Vajrayana (tantrischer Buddhismus)
Als gegenüber Theravada und Mayayana eigenständige Richtung ist das „Diamantfahrzeug“ (Vajrayana) im 7. Jahrhundert in Nordindien entstanden. Im Vajrayana verbinden sich Lehren des Mahayana mit dem im 5. Jahrhundert aufkommenden Tantra. Die Dualität von Geist und Materie, von Mikrokosmos und Makrokosmos äußert sich auch in der Polarität der Geschlechter. Der Geschlechtsakt, in dem sich diese Polarität auflöst, kann unter Einhaltung bestimmter Übungen und Riten als Mittel auf dem Weg zum Erwachen eingesetzt werden. Wichtig wird dabei die Anleitung durch einen Lehrer (Guru).
Tibetischer Buddhismus
In Tibet wurde der Vajrayana-Buddhismus zur bestimmenden Religion, wobei Elemente der Bön-Religion integriert wurden. Die Bön-Religion hat ihre Wurzeln im Schamanismus und war die Religion der in Tibet lebenden Menschen. Der tibetische Buddhismus wird manchmal auch als Lamaismus bezeichnet. Lama ist das tibetische Wort für Guru (Lehrer). Diese Bezeichnung betont die Bedeutung von Gurus für die Anleitung der Schüler und Schülerinnen bei der Durchführung der verschiedenen Riten, aber auch in der Weitergabe der Lehre Allein der Lama verbürgt – vor dem äußerlichen Studium der Texte – die authentische Lehre, da er auch die Wahrheit hinter den aufgezeichneten Schriften erkannt hat.
Der Dalai Lama ist das Oberhaupt einer der vier Schulen im tibetischen Buddhismus, die ab dem 11. Jahrhundert entstanden sind und den tibetischen Buddhismus entscheidend geprägt haben.
Nyingmapa (Alte Richtung)
Der Buddhismus erlangte erstmals im 8. Jahrhundert in Tibet Bedeutung, vor allem aus machtpolitischen Erwägungen der tibetischen Herrscher. In der Auseinandersetzung darüber, welcher buddhistischen Schule man die Gunst schenken sollte, wurde der buddhistische Tantriker Padmasambhava geholt. In einer Dämonenbeschwörung – bei der andere buddhistische Vertreter erfolglos blieben – soll es ihm gelungen sein, böse Geister zu Beschützern der Lehre zu verpflichten.
Padmasambhava
Padmasambhava galt zu seiner Zeit als einer der berühmtesten Tantriker und Vertreter der Siddha-Tradition. Nach ihr verfügt ein den Yoga Praktizierender über magsiche, übernatürliche Kräfte, die nach der hinduistischen Tradition Mittel zur Erkenntnis sind. Im tantrischen Buddhismus können sie Ausdruck für die erreichte Erleuchtung sein. Zurzeit seines Wirkens ließ Padmasambhava indische tantrische Texte erscheinen, begründete zugleich aber auch die Terma-Tradition. Er vergrub die Texte, da Tibet seiner Ansicht nach noch nicht reif war für die fortgeschrittenen Erkenntnisse, die sie enthielten. Zu späteren Zeiten können diese Texte („Schatz“, Terma) wieder entdeckt werden – durch Ausgraben, aber auch durch Visualisierung.

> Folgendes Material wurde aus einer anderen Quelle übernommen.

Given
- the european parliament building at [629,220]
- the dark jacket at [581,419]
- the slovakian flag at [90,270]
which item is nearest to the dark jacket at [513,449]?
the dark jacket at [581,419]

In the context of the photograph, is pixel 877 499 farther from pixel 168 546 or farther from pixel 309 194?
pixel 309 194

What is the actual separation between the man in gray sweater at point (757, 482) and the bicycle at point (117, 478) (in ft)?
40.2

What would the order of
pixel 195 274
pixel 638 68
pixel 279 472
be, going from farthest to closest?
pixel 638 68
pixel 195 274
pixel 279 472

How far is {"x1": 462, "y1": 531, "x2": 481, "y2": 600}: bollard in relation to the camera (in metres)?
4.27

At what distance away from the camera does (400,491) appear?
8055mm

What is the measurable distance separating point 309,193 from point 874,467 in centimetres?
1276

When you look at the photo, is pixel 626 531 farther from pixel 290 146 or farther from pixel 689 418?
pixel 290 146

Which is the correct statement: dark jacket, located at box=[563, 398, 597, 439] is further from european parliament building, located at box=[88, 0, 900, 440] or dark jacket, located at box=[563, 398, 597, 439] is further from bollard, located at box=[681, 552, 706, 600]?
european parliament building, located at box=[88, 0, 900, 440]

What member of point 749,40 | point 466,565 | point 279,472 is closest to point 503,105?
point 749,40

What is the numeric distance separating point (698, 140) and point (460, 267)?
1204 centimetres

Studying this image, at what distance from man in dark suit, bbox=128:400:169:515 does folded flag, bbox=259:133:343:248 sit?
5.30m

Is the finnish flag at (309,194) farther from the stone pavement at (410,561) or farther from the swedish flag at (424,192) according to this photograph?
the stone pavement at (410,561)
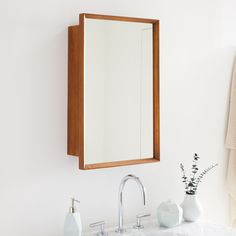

Der bekannteste Terma-Text ist das „Tibetische Totenbuch“. 779 konnte Padmasambhava Samye einweihen, das erste buddhistische Kloster in Tibet. Er war Teil einer Übersetzergruppe, die tantrische Texte übertrug. Das Leben von Padmasambhava („Der Lotosgeborene“) ist von zahlreichen Legenden umwoben; unter anderem soll seine Kindheit ähnlich der des Buddha verlaufen sein. Von den Anhängern der Nyingmapa wird er als Guru Rinpoche (Höchst Kostbarer Lehrer) verehrt.
Entstehung der Nyingmapa
Die „Alte Richtung“ (Nyingmapa) entstand zur Zeit der zweiten Verbreitung der Lehre ab dem 10. Jahrhundert – zwischenzeitlich hatte der Buddhismus seinen Einfluss in Tibet fast gänzlich verloren. In einer Phase, in der sich weitere Schulen ausbildeten, kam es 1040 zur ersten Terma-Entdeckung. Das verweist darauf, dass die Anhänger in dieser Zeit ihren Bezug zur ursprünglichen Tradition deutlich machen wollten. Auch wenndie Terma-Tradition anderen Schulen nicht unbekannt ist, hat sie vor allem in der Nyingmapa große Bedeutung. Ihre eigentliche Ausprägung erhielt die Nyingmapa im 13. Jahrhundert unter Guru Chosbang, der viele Terma-Texte wiederentdeckte.
Lehren
Die Schule der Nyingmapa ist im Vergleich zu anderen tibetischen Schulen weniger hierarchisch organisiert; die Anhänger lebten oft als Einzelgänger oder in kleinen Gruppen. Das Hauptkloster war lange Zeit Samye. Es wurde während der Kulturrevolution von den Chinesen völlig zerstört.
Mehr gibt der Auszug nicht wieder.